Please note that in line with our practice throughout the site, we use capital letters for function terms such as Subject, Direct Object, Indirect Object, Modifier, etc. Although this convention is not followed in the documentation published by the Department for Education we have also done so in the text that forms part of the National Curriculum Glossary.
Tip: Within our units and resources, Glossary items appear highlighted within the text. When you hover over them, or click on them in the Slideshow, a popup is generated.
A sentence contains at least one clause which is not a subordinate clause; such a clause is a main clause. A main clause may contain any number of subordinate clauses.
- It was raining but the sun was shining. [two main clauses]
- The man who wrote it told me that it was true. [one main clause containing two subordinate clauses.]
- She said, “It rained all day.” [one main clause containing another.]
A main clause is a clause which is not subordinate to any other clause and can stand alone as a sentence, e.g. I saw them last night. It differs from a subordinate clause, which functions as part of a larger clause.
A modal verb is an auxiliary verb which expresses modality (meanings to do with what is possible, necessary, and so on).
Modal verbs are used to change the meaning of other verbs. They can express meanings such as certainty, ability, or obligation. The main modal verbs are will, would, can, could, may, might, shall, should, must and ought. A modal verb only has finite forms and has no suffixes (e.g. I sing – he sings, but not I must – he *musts).
- I can do this maths work by myself.
- This ride may be too scary for you!
- You should help your little brother.
- Is it going to rain? Yes, it might.
- *Canning swim is important. [not possible because can must be finite; contrast: Being able to swim is important, where being is not a modal verb]
Modifier is a functional label for an element in a phrase which supports (or 'modifies') the Head word.
One word or phrase modifies another by making its meaning more specific.
Because the two words make a phrase, the ‘modifier’ is normally close to the modified word.
In the phrase primary-school teacher:
- teacher is modified by primary-school (to mean a specific kind of teacher)
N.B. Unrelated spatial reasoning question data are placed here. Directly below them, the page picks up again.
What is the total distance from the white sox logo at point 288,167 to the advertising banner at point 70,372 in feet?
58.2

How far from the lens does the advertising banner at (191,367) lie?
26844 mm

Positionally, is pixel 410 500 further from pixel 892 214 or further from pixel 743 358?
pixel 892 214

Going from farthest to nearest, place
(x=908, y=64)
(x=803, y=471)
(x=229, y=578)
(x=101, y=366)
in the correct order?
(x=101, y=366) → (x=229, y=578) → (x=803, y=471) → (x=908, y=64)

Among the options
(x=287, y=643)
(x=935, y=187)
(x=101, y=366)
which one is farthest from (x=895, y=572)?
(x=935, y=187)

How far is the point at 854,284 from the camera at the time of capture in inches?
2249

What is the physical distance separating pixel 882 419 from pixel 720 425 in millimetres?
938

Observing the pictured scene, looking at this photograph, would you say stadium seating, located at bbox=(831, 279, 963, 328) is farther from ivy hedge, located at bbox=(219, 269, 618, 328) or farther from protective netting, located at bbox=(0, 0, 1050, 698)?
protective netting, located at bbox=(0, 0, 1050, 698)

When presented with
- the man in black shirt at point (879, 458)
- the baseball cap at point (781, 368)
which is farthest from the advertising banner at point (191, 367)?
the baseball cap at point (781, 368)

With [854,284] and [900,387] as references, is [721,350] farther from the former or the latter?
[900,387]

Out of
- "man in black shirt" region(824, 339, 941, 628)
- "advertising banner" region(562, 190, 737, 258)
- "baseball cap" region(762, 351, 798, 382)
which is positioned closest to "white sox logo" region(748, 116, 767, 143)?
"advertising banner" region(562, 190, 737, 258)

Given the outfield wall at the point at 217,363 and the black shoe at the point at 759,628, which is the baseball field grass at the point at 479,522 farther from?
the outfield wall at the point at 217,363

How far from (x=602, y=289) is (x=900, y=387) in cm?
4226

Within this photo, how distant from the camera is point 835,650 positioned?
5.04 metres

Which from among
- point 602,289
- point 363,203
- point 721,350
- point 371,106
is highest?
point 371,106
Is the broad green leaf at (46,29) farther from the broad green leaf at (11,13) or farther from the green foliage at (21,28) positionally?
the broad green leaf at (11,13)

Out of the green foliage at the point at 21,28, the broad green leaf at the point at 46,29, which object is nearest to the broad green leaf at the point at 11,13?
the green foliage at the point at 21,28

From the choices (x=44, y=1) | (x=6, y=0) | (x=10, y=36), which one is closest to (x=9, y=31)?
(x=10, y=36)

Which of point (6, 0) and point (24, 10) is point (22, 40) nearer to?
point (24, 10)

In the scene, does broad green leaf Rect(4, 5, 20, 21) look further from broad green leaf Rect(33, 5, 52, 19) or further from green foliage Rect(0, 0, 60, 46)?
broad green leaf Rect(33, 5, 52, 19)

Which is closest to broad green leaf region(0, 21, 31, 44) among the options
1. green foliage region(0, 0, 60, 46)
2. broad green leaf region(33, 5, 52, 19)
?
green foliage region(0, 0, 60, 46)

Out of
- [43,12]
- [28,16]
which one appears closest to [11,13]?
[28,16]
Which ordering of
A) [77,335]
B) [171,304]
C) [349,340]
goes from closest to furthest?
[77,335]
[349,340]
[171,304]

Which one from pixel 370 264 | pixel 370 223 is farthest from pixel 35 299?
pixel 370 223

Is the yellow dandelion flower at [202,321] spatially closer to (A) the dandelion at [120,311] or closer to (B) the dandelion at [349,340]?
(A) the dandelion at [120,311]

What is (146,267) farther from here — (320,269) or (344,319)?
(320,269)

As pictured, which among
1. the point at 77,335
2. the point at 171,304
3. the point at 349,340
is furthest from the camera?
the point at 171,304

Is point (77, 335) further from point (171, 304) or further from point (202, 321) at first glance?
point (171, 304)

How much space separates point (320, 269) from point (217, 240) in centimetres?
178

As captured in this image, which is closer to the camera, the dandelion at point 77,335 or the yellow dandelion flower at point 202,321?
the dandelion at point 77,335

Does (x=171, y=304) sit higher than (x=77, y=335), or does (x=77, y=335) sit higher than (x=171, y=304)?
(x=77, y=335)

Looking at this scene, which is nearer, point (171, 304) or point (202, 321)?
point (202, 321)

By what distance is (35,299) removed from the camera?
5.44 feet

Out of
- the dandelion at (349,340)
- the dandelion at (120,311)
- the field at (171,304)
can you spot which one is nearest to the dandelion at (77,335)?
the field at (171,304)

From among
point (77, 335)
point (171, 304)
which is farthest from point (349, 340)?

- school is modified by primary (to mean a specific kind of school).
Other examples of modifiers are happy in the noun phrase a happy bunny, very in the adjective phrase very cheeky and extremely in the adverb phrase extremely quickly.
Morphology is the study of the internal structure of words.
A word’s morphology is its internal make-up in terms of root words and suffixes or prefixes, as well as other kinds of change such as the change of mouse to mice.
Morphology may be used to produce different inflections of the same word (e.g. boy – boys), or entirely new words (e.g. boy – boyish) belonging to the same word family.
- dogs has the morphological make-up: dog + s.
- unhelpfulness has the morphological make-up: unhelpful + ness, where unhelpful = un + helpful and helpful = help + ful
A word that contains two or more root words is a compound (e.g. news+paper, ice+cream).
Morphology looks at how words can be made up from smaller parts, e.g. bright + -er gives brighter; white + board = whiteboard; study + -ed = studied.
As the distinction between complex and compound sentences is relatively advanced, the National Curriculum recommends that the term ‘multi-clause sentence’ be used up to KS2.